After the French, I was hacked by an IP in Switzerland that switched to an IP in Ireland after it found successful credentials. The threat actor attempted to load malware onto the machine that used the phrase “gweerwe323f” throughout. The malware mostly contained shellcode, and I haven’t had the time to really pick that apart either. But based on further compromises, this was definitely another botnet running through scripted actions.

Finally I wanted to see what would happen if I just set the credentials to accept username admin and password admin. Over the next day I just kept getting hacked by the same gweerwe323f botnet over and over.

At this point the fun had started to dwindle so I killed the honeypot. For those interested, here are the top 10 passwords attempted:

And here are the top 10 username/password combinations that were attempted on my honeypot:

They all felt extremely Internet of Things oriented at first glance. It absolutely shocked me that it is worth the time of these drive-by attacks to try combinations like root/password, root/root, or root/admin. Apparently they have enough successes using those incredibly insecure combinations that it is worth their time.

I also did a quick analysis of my Apache access log to see what was attempted on my password protected web-server. Since the web-server wasn’t vulnerable there was not much malicious activity to dissect, but I did see a lot of requests to access the path /manager/html that would exist by default for an ApacheTomcat installation. Otherwise, it was just the classic attempts to find phpMyAdmin.

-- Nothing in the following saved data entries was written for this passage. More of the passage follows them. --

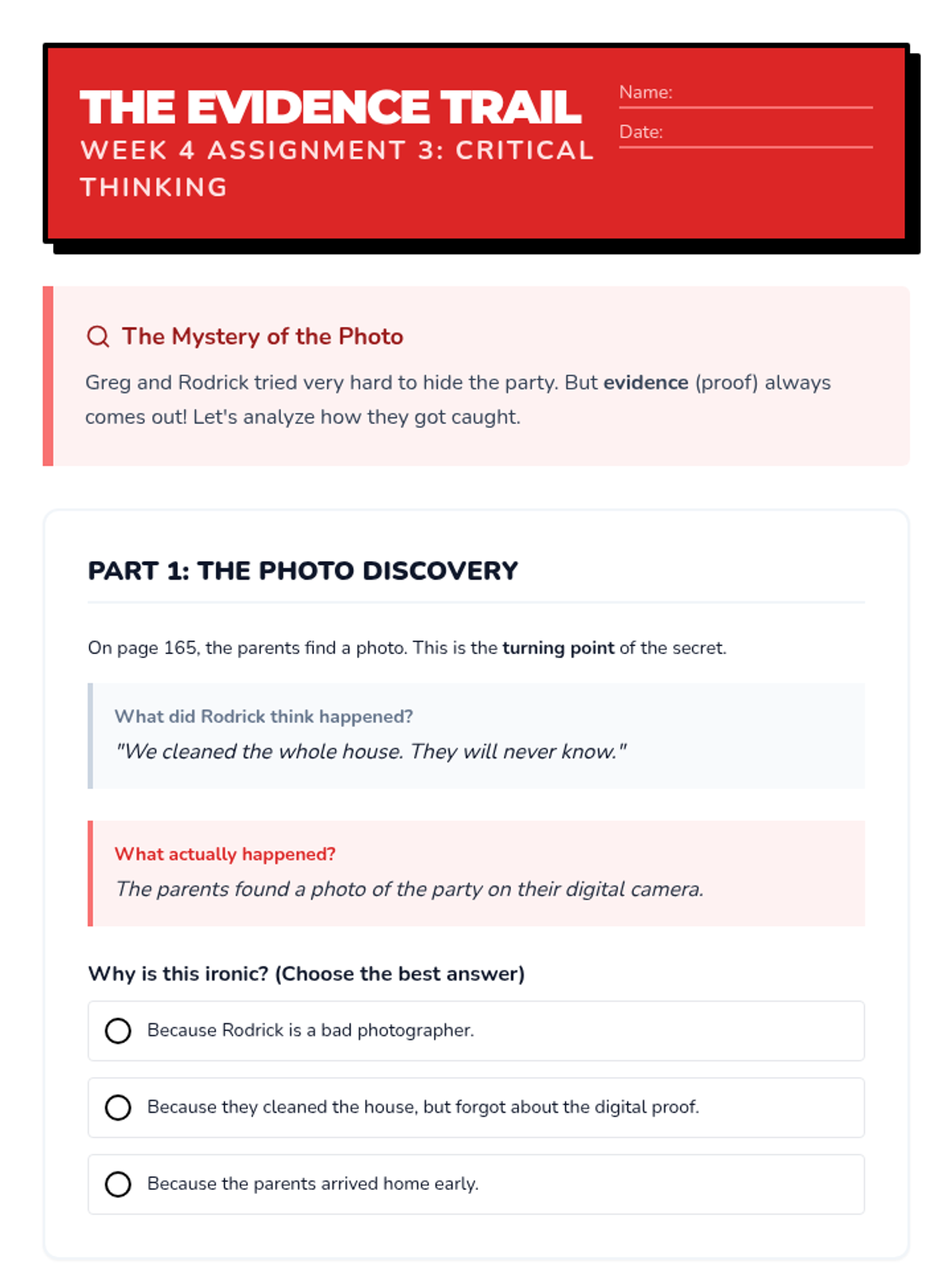 THE EVIDENCE TRAIL
WEEK 4 ASSIGNMENT 3: CRITICAL THINKING

Name:
Date:

The Mystery of the Photo

Greg and Rodrick tried very hard to hide the party. But evidence (proof) always comes out! Let's analyze how they got caught.

PART 1: THE PHOTO DISCOVERY

On page 165, the parents find a photo. This is the turning point of the secret.

What did Rodrick think happened?
"We cleaned the whole house. They will never know."

What actually happened?
The parents found a photo of the party on their digital camera.

Why is this ironic? (Choose the best answer)

Because Rodrick is a bad photographer.

Because they cleaned the house, but forgot about the digital proof.

Because the parents arrived home early.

I wouldn’t feel like this post is complete without suggesting the open source software Fail2Ban. For those of you who got to the bottom of this and was wondered “well, why don’t I just block those IPs”, you are absolutely correct. Software like Fail2Ban can monitor your log files for malicious activity like this and block future attempts from those IPs. There’s also plenty more you could do with this data or a honeypot. Put a honeypot internally on your company network and watch for malicious activity such as network scanning. Put it in your company’s Public IP space and see if there’s any targeted attacks unique to your company or industry.

Maybe in the future I’ll revisit the data and search for more interesting patterns like what lead me to the Raspberry Pi botnet. For now, my honeypot is turned off and I’d call it a successful experiment.